The effect of hypoxia on Daphnia magna performance and its associated microbial and bacterioplankton community: A scope for phenotypic plasticity and microbiome community interactions upon environmental stress?

The depletion of oxygen as a result of increased stratification and decreased oxygen solubility is one of the most significant chemical changes occurring in aquatic ecosystems as a result of global environmental change. Hence, more aquatic organisms will be exposed to hypoxic conditions over time. Deciphering the effects of hypoxia on strong ecological interactors in this ecosystem's food web is critical for predicting how aquatic communities can respond to such an environmental disturbance. Here (sub-)lethal effects of hypoxia and whether these are genotype specific in Daphnia, a keystone species of freshwater ecosystems, are studied. This is especially relevant upon studying genetic responses with respect to phenotypic switches upon environmental stress. Further, we investigated the effect of hypoxia on the Daphnia microbial community to test if the microbiome plays a role in the phenotypic switch and tolerance to hypoxia. For this, two Daphnia genotypes were exposed for two weeks to either hypoxia or normoxia and host performance was monitored together with changes in the host associated and free-living microbial community after this period. We detected phenotypic plasticity for some of the tested Daphnia performance traits. The microbial community of the bacterioplankton and Daphnia associated microbial community responded via changes in species richness and community composition and structure. The latter response was different for the two genotypes suggesting that the microbiome plays an important role in phenotypic plasticity with respect to hypoxia tolerance in Daphnia, but further testing (e.g., through microbiome transplants) is needed to confirm this.

Automated summary

The depletion of oxygen due to increased stratification and decreased solubility is a significant chemical change in aquatic ecosystems under global environmental change, leading to increased exposure of aquatic organisms to hypoxic conditions. Understanding the effects of hypoxia on key ecological species and their microbial communities is crucial for predicting the response of aquatic communities to this environmental disturbance.

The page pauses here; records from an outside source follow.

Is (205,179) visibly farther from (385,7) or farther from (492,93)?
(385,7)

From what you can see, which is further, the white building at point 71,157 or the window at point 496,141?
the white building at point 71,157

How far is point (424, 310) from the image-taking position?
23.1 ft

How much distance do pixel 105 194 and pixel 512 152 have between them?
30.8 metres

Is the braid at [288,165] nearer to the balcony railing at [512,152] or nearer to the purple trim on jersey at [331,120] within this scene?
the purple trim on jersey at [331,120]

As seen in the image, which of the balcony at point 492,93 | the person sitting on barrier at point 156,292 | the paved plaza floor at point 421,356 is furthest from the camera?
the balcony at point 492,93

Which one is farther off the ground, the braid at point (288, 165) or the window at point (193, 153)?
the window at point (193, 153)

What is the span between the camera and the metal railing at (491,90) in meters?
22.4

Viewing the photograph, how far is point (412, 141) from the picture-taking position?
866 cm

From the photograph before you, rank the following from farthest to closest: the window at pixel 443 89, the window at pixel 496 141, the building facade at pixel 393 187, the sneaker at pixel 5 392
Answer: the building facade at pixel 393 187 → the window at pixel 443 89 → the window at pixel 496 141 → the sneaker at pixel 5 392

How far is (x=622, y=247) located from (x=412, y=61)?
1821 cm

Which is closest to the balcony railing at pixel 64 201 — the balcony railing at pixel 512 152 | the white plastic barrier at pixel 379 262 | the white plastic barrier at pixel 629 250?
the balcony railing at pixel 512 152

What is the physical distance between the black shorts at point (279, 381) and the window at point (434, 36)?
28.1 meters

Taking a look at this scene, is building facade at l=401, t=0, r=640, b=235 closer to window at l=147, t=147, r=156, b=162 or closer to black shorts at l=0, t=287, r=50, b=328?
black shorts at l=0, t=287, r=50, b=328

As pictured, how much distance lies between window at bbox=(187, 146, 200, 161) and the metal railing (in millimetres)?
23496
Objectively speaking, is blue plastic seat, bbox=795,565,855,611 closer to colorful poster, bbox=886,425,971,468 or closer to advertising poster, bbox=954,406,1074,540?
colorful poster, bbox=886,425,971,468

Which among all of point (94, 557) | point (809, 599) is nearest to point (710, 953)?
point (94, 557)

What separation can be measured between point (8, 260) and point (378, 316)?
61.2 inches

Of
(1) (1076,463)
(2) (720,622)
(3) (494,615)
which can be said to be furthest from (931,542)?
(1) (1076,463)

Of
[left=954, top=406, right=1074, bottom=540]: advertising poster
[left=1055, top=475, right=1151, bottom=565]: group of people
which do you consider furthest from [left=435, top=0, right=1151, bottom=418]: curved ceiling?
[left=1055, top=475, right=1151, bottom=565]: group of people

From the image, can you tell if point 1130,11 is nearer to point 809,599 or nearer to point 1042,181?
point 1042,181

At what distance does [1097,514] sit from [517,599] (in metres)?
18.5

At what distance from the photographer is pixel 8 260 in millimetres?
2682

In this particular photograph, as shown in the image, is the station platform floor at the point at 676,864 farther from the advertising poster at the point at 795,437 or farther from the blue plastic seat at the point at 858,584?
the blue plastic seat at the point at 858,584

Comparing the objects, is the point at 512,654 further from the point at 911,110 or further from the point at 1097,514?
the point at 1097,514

In this study, the (sub-)lethal effects of hypoxia on Daphnia, a keystone species in freshwater ecosystems, were examined, along with the potential role of the microbial community in the phenotypic switch and tolerance to hypoxia. The results showed phenotypic plasticity in Daphnia performance traits, as well as changes in species richness and community composition of the microbial community, suggesting the importance of the microbiome in phenotypic plasticity and hypoxia tolerance in Daphnia.